Hood, a Democrat, sent word recently he is eying health insurance giant Blue Cross & Blue Shield of Mississippi.
“I have been reviewing intra-state antitrust allegations against Blue Cross for several years,” Hood said in a recent statement. “The immature court filings and refusal to even meet are indicative of a corporation that has achieved monopoly status and thinks it is above the law. We shall see.”
The statement, perhaps a not-so-veiled threat, was made in the midst of the dispute between Blue Cross and Florida-based for-profit hospitals owner Health Management Associates. The dispute developed over the reimbursement rate by Blue Cross to 10 HMA hospitals across the state, including Gilmore Memorial in Amory.
Blue Cross removed the 10 HMA hospitals from its health care network, meaning that Blue Cross policyholders receiving treatment at those facilities could face higher charges. Four of the hospitals, including Gilmore, have since been reinstated, and HMA says it has absorbed the financial loss at the other hospitals by not charging Blue Cross policyholders at out-of-network rates.
But in the meantime, a lawsuit by HMA against Blue Cross is still pending in Rankin County Circuit Court.

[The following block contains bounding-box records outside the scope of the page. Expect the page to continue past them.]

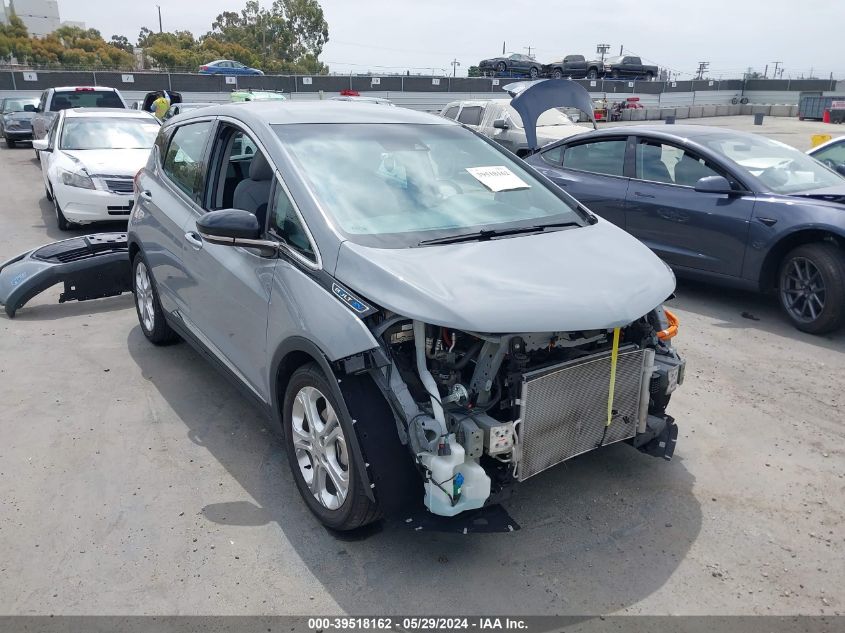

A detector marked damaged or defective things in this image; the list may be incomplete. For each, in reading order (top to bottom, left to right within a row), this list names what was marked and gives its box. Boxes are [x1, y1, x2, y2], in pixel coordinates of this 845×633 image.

detached bumper cover [0, 231, 130, 316]
car front end damage [332, 304, 684, 520]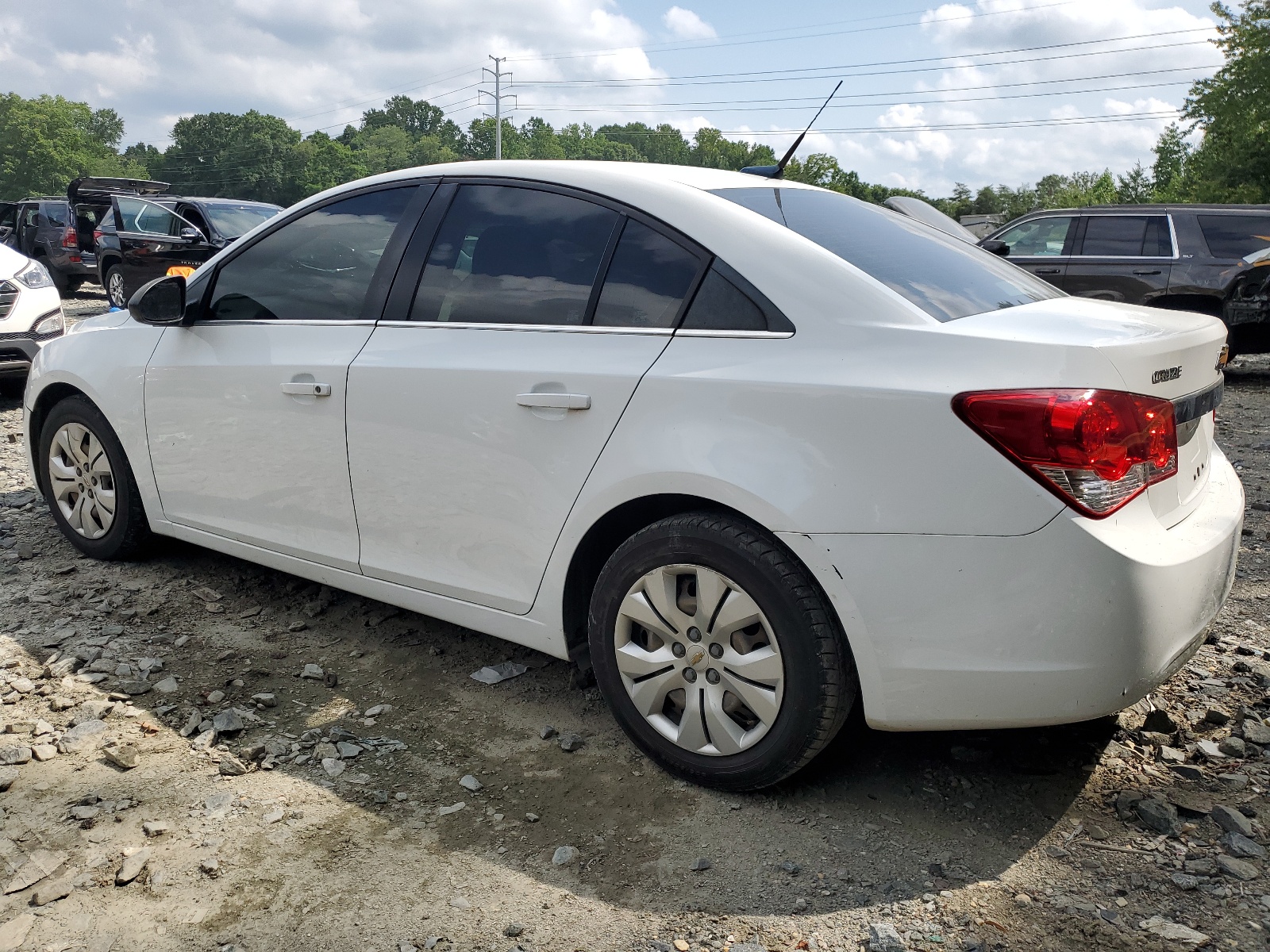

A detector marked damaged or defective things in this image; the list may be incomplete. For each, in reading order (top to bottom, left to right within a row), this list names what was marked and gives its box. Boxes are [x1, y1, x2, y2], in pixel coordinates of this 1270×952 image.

damaged vehicle [69, 178, 283, 309]
damaged vehicle [985, 206, 1270, 355]
damaged vehicle [25, 163, 1245, 792]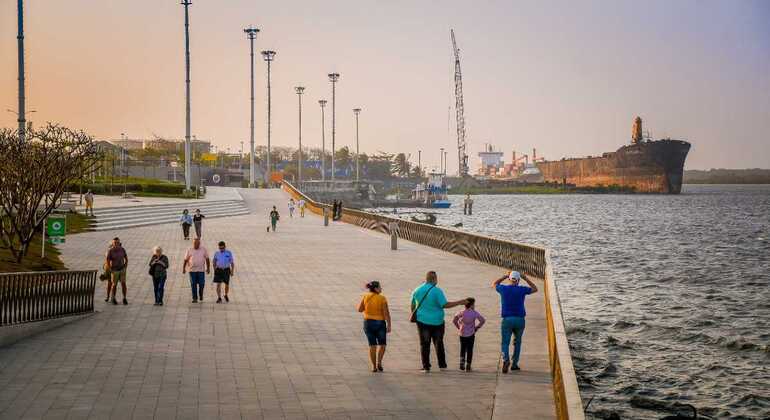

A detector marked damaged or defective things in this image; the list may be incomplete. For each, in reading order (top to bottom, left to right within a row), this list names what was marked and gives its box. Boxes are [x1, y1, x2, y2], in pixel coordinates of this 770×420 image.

rusty vessel [536, 115, 688, 193]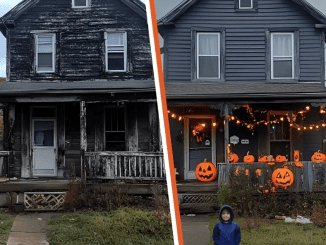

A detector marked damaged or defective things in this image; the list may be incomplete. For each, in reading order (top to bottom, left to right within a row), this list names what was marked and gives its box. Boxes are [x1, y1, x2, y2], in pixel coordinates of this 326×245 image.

peeling paint siding [9, 0, 153, 82]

Blue Cross has been accused of taking advantage of the not-for-profit status it enjoyed for years to build a near insurance monopoly in the health insurance market in the state and then convincing the Legislature to change the law to allow it to become a for-profit mutual company, owned by its policyholders.
Hood maintains that in other states Blue Cross companies in similar circumstance have been found to owe the state money when converting to for-profit status.
Plus, there are the accusations that Blue Cross, because it controls the bulk of the insurance market in the state, has been able “to bully” hospitals, forcing them to take its reimbursement rates.
Chris Shapley, a Jackson attorney with the Brunini firm that is one of the group of lawyers representing Blue Cross in the HMA issue, points to an opinion issued by then-Attorney General Mike Moore’s office in 1995 stating that Blue Cross’ conversion from nonprofit to mutual insurance company was in compliance with state law.
“At the time it was settled and approved by the attorney general that Blue Cross was in compliance with all provisions of state law,” Shapley said and thus the attorney general would have no grounds for a lawsuit now.
He said the company was started decades ago through legislation because “the business community and medical community saw the need for a company to provide health insurance in the state….They were born out of necessity.”
Shapely concedes that the now for-profit Blue Cross is the major player in the health insurance market in Mississippi, but far from the only player.
He said the company has a little more than 50 percent of the market. In court filings, the attorney general maintains Blue Cross insures 81 percent of the large group market, or large employers in the state, 73 percent of the small groups and 57 percent of the individual market.
Insurance Commissioner Mike Chaney is undergoing “an in-depth and rigorous review of the adequacy” of Blue Cross’ health care provider network under state law. He said if problems are found a hearing will be held.
In the meantime, it is not clear whether Blue Cross & Blue Shield of Mississippi will face additional scrutiny from Hood.